強引部長の独占ジェラシー
「だろ?俺の行きつけだからな」
ふわり、と笑って誇らしげな顔をする部長が少し幼く見える。こんな表情もするんだって思ったら、僅かに優越感が沸いて来た。
他の人は知らない面をもっと知りたい。知れたらいいのに。
そう思っても言えるわけもなく、私は黙々と食べていた。すると、部長は箸を止め少し口角を上げながら聞いて来た。
「どうだ。川島、昼に言ったメリット。いいものは見つかったか?」
「えっ」
『川島、俺がお前に欠点を教えてどうなる?俺にはどんなメリットがある?』
今日の昼に言っていたメリット……。
「い、いえ……私がつくづく甘かったと反省しております」
箸を置き、しゅんっと肩をすくめたら部長は笑う。
「はは、急にしおらしくなったな」
「10年くらい考えたら見つかるかもしれないです」
「そんなに待ってられないな。
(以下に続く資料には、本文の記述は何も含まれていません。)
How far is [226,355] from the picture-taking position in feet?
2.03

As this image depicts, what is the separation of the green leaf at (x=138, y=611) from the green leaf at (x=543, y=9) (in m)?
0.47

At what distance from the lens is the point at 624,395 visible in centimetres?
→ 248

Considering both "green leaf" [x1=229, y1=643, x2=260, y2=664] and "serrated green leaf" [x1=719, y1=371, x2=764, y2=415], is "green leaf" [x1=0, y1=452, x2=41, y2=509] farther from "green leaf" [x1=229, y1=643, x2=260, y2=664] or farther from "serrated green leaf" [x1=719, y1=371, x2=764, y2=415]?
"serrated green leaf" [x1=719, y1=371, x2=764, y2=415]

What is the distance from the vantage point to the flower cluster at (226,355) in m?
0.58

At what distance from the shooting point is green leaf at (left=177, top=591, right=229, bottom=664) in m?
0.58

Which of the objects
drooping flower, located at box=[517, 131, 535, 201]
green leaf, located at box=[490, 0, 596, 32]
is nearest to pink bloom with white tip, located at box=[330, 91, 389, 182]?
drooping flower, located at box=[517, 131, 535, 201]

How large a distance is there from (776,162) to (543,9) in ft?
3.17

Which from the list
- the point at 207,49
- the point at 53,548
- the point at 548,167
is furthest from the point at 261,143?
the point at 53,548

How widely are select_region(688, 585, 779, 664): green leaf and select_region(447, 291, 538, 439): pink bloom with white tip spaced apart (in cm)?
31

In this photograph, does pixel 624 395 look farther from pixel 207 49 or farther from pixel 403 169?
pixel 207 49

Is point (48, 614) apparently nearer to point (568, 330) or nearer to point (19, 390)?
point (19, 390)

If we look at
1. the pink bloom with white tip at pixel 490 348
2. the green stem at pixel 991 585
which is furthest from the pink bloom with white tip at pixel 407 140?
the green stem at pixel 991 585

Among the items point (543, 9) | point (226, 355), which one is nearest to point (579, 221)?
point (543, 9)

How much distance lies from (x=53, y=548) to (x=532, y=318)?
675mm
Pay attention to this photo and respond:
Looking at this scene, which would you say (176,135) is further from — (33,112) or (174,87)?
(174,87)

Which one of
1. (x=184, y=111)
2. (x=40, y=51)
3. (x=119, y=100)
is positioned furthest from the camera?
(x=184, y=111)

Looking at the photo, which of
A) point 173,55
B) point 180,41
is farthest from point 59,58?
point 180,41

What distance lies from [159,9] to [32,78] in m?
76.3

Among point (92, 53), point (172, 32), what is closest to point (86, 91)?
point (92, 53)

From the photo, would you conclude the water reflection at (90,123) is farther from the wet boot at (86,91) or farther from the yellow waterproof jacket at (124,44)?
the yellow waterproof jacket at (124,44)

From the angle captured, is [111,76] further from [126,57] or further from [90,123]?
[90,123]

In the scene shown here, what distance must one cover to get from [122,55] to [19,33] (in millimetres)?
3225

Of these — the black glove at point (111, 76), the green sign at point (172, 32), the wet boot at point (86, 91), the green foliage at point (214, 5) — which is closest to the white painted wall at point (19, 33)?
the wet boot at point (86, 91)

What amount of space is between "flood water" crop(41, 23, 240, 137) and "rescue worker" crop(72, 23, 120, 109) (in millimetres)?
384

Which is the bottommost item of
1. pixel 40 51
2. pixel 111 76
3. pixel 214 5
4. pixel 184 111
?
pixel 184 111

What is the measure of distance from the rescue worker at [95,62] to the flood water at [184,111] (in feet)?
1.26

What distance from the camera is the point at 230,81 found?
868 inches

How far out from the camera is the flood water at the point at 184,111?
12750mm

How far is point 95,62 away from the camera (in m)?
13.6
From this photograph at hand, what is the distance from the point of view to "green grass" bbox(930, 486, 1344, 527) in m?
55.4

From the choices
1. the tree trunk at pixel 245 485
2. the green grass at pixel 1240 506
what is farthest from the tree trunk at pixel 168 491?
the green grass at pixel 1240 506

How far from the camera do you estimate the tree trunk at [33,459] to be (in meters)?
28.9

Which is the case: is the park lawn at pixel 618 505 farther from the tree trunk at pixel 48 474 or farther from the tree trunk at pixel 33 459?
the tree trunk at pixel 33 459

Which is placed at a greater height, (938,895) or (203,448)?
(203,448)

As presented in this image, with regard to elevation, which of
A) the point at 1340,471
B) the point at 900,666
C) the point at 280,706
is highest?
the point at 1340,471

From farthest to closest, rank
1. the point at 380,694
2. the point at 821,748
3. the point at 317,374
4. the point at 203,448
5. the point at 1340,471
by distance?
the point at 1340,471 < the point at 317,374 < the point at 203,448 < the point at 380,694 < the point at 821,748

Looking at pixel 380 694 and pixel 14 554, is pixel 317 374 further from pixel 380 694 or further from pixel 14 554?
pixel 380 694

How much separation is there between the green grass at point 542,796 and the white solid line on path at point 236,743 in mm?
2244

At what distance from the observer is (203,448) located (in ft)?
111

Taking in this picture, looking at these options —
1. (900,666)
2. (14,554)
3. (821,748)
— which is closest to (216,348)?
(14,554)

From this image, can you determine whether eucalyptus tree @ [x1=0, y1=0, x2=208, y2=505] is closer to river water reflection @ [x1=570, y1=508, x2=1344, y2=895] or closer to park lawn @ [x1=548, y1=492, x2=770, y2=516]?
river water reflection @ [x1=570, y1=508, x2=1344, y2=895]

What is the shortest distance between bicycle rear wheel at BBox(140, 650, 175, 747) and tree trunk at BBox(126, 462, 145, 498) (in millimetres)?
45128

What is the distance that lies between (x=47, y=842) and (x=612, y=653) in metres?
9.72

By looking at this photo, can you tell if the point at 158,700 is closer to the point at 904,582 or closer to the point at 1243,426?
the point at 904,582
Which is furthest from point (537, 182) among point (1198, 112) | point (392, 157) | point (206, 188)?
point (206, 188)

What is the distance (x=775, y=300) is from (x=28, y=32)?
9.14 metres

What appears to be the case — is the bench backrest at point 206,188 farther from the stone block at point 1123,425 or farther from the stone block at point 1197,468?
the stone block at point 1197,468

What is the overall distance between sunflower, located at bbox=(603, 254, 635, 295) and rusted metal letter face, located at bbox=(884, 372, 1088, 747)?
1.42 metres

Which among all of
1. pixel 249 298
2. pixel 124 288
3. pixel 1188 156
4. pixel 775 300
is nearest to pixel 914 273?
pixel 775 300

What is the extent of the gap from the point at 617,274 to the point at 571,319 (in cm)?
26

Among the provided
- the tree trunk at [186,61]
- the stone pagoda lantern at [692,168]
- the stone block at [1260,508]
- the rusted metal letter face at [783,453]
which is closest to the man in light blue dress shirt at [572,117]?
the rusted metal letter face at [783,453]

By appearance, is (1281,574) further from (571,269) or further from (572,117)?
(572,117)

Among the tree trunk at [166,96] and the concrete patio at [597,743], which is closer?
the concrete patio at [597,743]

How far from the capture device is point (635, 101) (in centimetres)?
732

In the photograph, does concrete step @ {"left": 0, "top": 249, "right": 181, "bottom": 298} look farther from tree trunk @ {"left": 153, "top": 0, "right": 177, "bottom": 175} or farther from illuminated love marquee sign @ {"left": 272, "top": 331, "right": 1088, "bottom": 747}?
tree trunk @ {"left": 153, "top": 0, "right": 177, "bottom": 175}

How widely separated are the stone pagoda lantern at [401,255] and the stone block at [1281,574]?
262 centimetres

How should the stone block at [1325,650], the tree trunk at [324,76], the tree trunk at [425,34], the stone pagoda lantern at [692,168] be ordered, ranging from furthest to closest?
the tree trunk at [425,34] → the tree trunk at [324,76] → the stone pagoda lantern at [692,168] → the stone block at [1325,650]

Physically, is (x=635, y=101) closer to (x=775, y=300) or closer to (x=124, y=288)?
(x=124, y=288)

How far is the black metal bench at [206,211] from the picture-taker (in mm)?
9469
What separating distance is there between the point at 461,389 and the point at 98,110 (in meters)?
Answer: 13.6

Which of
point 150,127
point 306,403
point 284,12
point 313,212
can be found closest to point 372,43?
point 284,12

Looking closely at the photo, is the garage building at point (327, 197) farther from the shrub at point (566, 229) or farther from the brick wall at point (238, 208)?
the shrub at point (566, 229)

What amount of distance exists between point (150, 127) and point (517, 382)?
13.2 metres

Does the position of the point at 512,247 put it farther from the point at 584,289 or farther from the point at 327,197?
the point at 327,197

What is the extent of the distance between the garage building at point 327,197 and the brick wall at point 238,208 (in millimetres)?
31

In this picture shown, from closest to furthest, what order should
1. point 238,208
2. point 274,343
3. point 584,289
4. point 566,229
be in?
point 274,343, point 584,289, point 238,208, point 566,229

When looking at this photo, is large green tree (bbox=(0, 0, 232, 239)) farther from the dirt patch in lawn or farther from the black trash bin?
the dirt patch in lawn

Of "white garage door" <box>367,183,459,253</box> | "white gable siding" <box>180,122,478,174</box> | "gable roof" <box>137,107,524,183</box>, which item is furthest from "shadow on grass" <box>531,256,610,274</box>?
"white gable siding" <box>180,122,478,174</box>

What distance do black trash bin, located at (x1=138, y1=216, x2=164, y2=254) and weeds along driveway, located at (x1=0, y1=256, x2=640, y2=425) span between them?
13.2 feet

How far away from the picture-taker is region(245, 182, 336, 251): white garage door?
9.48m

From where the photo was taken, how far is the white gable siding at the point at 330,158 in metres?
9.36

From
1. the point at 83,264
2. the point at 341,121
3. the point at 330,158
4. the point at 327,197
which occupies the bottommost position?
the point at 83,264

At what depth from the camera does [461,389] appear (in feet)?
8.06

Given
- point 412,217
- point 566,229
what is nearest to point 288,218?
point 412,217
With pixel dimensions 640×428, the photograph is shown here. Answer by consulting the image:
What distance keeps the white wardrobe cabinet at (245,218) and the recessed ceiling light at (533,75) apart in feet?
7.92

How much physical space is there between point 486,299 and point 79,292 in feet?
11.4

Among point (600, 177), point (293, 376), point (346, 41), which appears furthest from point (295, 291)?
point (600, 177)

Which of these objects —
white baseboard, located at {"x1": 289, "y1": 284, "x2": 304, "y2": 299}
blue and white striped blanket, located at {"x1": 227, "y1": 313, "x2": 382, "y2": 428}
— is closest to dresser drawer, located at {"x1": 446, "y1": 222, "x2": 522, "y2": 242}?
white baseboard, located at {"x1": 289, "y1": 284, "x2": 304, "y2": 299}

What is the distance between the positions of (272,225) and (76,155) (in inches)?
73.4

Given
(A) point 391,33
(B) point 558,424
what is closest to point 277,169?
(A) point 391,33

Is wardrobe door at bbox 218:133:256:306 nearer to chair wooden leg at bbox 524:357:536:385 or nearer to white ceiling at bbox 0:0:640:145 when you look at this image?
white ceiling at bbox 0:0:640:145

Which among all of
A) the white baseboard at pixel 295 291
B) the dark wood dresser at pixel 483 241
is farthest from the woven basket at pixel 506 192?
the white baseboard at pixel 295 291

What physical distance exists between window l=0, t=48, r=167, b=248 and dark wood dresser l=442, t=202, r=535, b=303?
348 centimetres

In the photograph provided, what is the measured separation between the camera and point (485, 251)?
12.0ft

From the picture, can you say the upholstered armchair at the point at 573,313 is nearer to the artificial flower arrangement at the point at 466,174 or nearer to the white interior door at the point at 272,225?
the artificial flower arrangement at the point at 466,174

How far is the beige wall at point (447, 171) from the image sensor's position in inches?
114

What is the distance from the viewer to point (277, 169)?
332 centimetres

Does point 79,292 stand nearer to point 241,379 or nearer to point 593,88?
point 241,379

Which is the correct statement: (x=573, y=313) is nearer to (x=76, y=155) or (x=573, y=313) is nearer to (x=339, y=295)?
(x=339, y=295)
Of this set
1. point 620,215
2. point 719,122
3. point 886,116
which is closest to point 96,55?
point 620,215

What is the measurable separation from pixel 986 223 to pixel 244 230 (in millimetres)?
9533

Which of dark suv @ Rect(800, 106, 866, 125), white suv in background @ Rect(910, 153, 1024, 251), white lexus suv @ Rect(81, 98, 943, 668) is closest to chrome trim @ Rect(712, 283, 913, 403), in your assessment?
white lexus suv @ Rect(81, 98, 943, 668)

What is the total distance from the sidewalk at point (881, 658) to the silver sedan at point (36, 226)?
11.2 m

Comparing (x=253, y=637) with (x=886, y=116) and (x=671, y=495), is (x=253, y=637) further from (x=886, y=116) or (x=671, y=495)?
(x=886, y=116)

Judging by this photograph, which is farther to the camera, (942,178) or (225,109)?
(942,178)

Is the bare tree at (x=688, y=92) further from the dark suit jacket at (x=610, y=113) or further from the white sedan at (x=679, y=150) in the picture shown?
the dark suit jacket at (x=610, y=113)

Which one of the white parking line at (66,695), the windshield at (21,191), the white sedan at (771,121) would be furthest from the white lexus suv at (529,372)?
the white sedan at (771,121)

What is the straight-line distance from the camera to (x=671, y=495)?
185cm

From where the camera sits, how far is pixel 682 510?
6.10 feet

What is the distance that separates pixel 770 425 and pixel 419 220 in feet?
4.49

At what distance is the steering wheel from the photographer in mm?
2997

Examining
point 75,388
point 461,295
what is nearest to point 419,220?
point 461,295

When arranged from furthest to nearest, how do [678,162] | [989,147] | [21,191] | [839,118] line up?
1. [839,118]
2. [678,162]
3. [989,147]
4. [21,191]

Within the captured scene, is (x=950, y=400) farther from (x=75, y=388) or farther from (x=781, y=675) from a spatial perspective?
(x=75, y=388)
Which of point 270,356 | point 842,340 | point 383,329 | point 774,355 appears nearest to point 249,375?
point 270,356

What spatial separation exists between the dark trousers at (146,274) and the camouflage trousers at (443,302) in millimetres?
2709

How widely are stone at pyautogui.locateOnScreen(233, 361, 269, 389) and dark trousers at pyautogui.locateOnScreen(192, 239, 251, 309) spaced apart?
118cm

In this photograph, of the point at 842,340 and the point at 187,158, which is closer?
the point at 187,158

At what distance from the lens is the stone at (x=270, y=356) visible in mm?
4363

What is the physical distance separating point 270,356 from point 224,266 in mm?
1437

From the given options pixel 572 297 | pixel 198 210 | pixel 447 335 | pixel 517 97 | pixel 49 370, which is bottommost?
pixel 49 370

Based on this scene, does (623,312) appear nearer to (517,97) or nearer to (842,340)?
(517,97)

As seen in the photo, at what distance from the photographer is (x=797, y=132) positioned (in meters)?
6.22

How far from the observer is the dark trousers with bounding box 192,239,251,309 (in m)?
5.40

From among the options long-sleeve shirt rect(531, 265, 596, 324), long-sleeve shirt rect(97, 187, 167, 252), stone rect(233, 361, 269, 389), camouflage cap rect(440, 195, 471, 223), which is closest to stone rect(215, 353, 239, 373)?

まぁ、今日はいい機会だからお前の知りたいと思ってることを教えてやる」
「えっ、教えてくれるんですか?」
「ああ。あんな所見られているのだから気になるのも仕方ない。
それに勝手に変な想像されても適わんからな」
まさかの言葉に驚きつつも、部長のことが聞けるのだと分かり私は背筋をピンっと伸ばした。
「食べながら聞けよ。少し……恥ずかしい」
「あ、はい。分かりました」
部長は一口サイズの豆腐が浸された味噌汁を口元に運ぶと、ほっと息をつく。その間も私は部長に視線を向けていた。